Local 3141 - Department of Revenue

Severance Pay Language

Section 8. Severance Pay. All employees who have accrued twenty (20) years or more continuous State service shall receive severance pay upon any separation from State service except for discharge for cause. Employees with less than twenty (20) years continuous State service shall receive severance pay upon retirement at or after age 65; death; or layoff, except for seasonal layoffs. Employees who retire from State service after ten (10) years of continuous State service and who are immediately entitled at the time of retirement to receive an annuity under a State retirement program shall, notwithstanding an election to defer payment of the annuity, also receive severance pay.
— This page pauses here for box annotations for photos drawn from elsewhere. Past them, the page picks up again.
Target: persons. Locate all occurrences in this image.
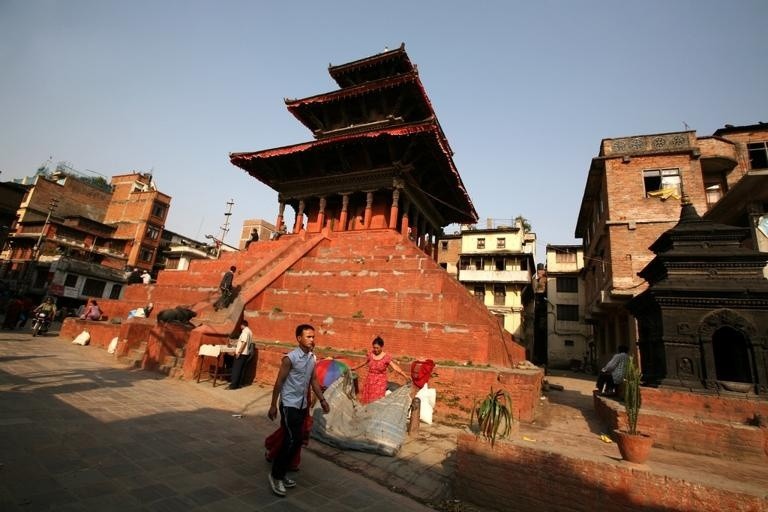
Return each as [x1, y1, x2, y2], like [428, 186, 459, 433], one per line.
[220, 266, 237, 308]
[592, 344, 632, 398]
[268, 325, 329, 496]
[140, 269, 152, 284]
[226, 320, 252, 389]
[270, 222, 287, 241]
[33, 296, 57, 321]
[80, 297, 103, 320]
[292, 224, 305, 233]
[244, 229, 258, 250]
[349, 337, 413, 405]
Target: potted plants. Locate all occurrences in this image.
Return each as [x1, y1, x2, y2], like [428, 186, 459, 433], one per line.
[615, 346, 654, 462]
[471, 382, 516, 445]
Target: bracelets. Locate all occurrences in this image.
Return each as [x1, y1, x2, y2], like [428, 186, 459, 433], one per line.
[320, 399, 325, 403]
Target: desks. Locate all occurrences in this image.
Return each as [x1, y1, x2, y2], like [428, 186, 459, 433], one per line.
[197, 345, 239, 387]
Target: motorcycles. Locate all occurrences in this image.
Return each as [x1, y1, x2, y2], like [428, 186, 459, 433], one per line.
[30, 309, 55, 337]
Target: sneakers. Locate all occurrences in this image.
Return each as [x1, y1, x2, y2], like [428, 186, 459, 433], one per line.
[268, 472, 297, 495]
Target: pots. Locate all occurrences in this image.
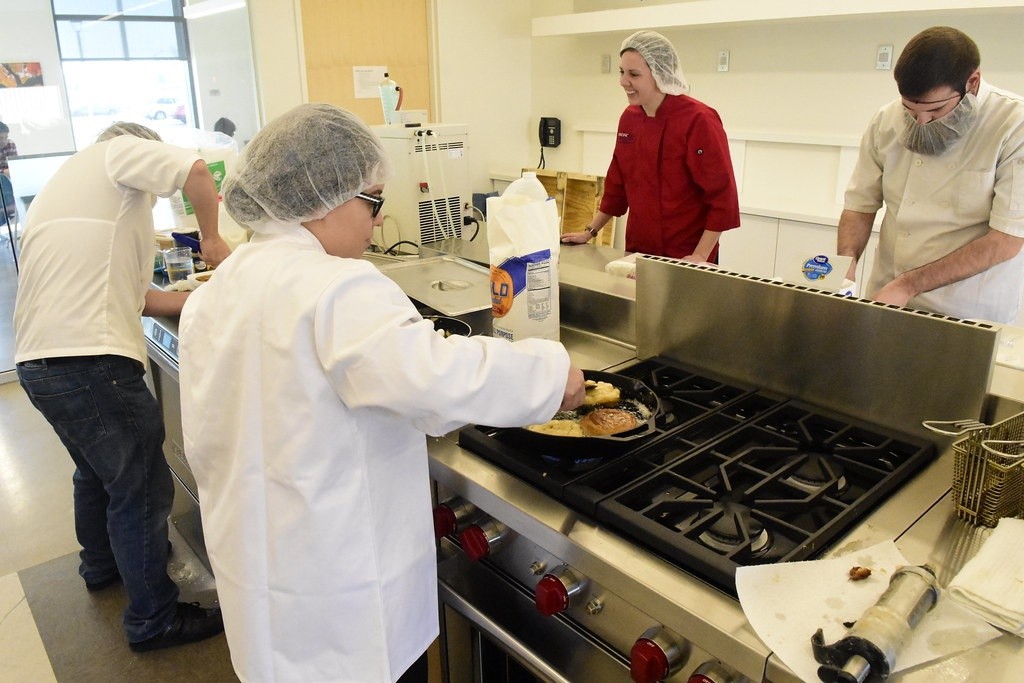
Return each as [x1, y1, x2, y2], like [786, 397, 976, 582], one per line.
[419, 314, 472, 338]
[502, 366, 663, 457]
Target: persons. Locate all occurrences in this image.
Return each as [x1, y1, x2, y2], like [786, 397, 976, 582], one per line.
[0, 122, 17, 179]
[13, 121, 232, 653]
[177, 102, 586, 683]
[560, 30, 740, 266]
[838, 26, 1024, 325]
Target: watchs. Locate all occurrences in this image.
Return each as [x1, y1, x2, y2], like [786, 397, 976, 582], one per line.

Employees who separate from State service with twenty (20) or more years of continuous State service and are eligible to receive severance pay will have one hundred percent (100%) of severance pay converted to the MSRS administered Health Care Savings Plan (HCSP). Employees with less than twenty (20) years of continuous State service who are eligible to receive severance pay upon retirement or retirement at or after age sixty-five (65) will have one hundred percent (100%) of severance pay converted to the MSRS administered Health Care Savings Plan (HCSP). At the time of separation, if the employee has been approved exemption from participation in the HCSP from the plan administrator, then the employee will receive any payment due in cash.
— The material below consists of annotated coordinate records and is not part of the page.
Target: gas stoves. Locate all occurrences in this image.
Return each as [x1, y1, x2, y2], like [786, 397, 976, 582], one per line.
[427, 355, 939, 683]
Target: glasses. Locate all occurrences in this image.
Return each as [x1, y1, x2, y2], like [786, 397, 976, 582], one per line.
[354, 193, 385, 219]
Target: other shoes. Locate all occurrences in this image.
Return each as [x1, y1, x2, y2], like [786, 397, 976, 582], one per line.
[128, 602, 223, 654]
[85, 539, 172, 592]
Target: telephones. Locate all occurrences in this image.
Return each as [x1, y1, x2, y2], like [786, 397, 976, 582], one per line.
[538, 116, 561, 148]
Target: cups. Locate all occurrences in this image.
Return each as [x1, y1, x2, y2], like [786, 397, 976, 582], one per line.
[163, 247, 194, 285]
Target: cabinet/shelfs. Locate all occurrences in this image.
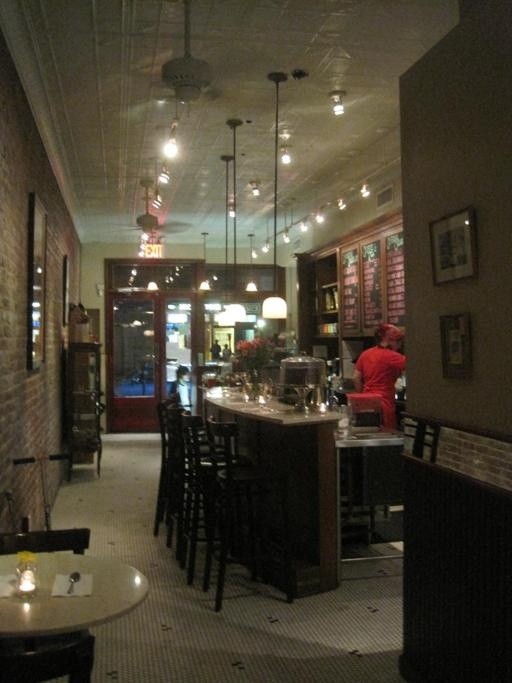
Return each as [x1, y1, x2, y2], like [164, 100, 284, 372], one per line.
[63, 342, 104, 480]
[290, 206, 404, 377]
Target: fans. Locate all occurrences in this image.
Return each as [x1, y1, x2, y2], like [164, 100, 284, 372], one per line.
[108, 179, 192, 234]
[161, 0, 212, 105]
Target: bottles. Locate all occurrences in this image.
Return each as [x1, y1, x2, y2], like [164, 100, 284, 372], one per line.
[14, 549, 37, 600]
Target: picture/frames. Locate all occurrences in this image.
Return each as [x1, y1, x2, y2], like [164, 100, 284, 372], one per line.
[428, 204, 480, 285]
[63, 254, 70, 327]
[438, 311, 474, 379]
[26, 192, 48, 370]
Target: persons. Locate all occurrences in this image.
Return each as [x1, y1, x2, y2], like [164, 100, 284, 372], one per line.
[223, 344, 231, 359]
[172, 363, 191, 412]
[352, 321, 406, 429]
[210, 338, 221, 358]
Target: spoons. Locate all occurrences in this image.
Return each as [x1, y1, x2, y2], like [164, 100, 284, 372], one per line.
[67, 570, 80, 594]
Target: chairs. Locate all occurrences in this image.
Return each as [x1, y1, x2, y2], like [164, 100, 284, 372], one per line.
[0, 528, 95, 683]
[153, 398, 300, 612]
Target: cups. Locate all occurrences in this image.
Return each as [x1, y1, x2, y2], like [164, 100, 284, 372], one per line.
[336, 404, 353, 441]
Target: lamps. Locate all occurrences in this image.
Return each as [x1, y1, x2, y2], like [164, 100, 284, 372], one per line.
[138, 72, 371, 318]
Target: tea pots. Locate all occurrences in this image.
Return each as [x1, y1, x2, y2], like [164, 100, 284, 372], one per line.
[306, 383, 340, 412]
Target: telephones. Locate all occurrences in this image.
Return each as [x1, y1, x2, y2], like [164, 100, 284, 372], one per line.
[340, 223, 407, 338]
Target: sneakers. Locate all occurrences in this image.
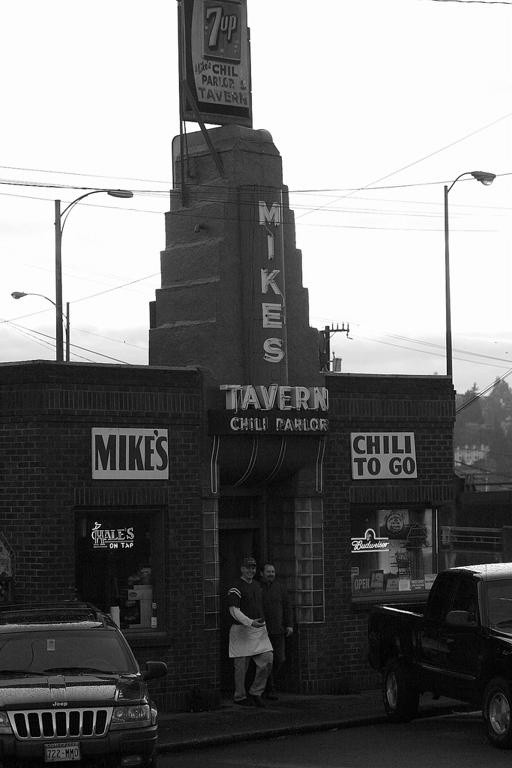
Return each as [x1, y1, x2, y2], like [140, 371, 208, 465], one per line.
[235, 692, 279, 706]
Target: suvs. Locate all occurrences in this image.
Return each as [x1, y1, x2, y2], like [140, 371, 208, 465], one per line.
[0, 597, 173, 767]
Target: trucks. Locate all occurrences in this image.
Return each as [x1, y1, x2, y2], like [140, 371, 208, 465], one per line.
[364, 558, 512, 748]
Employees who do not meet the criteria for the HCSP or whose severance payouts total less than five hundred dollars ($500) will continue to receive such payments in cash. However, Unit 2 employees whose combined vacation and severance payouts are less than five hundred dollars ($500), will receive such payments in cash. The MSRS administered Health Care Savings Plan (HCSP) does not apply to permanent or seasonal layoffs. In the case of the death of an employee, severance payment shall be made in cash.

Severance pay shall be equal to forty (40) percent of the employee's first nine hundred (900) hours of accumulated but unused sick leave, and twelve and one-half (12 1/2) percent of the employee’s accumulated but unused sick leave in excess of nine hundred (900) hours, times the employee’s regular rate of pay at the time of separation.

Employees who have been laid off and received severance pay and are reappointed to State service are eligible for additional severance only if they meet the continuous State service requirement.

Employees who have received severance as a result of continuous State service and are reappointed to State service, are eligible for additional severance upon separation. Severance for eligible employees returning to state service shall be computed upon the difference between the amount of accumulated but unused sick leave restored to the employee’s credit at the time the employee was reappointed and the amount of accumulated but unused sick leave at the time of the employee’s separation.

Such severance pay shall be excluded from retirement deductions and from any calculations in retirement benefits and shall be paid over a period not to exceed two (2) years from termination of employment. In the event that a terminated employee dies before all or a portion of the severance pay has been disbursed, that balance due shall be paid to a named beneficiary or, lacking same, to the deceased's estate.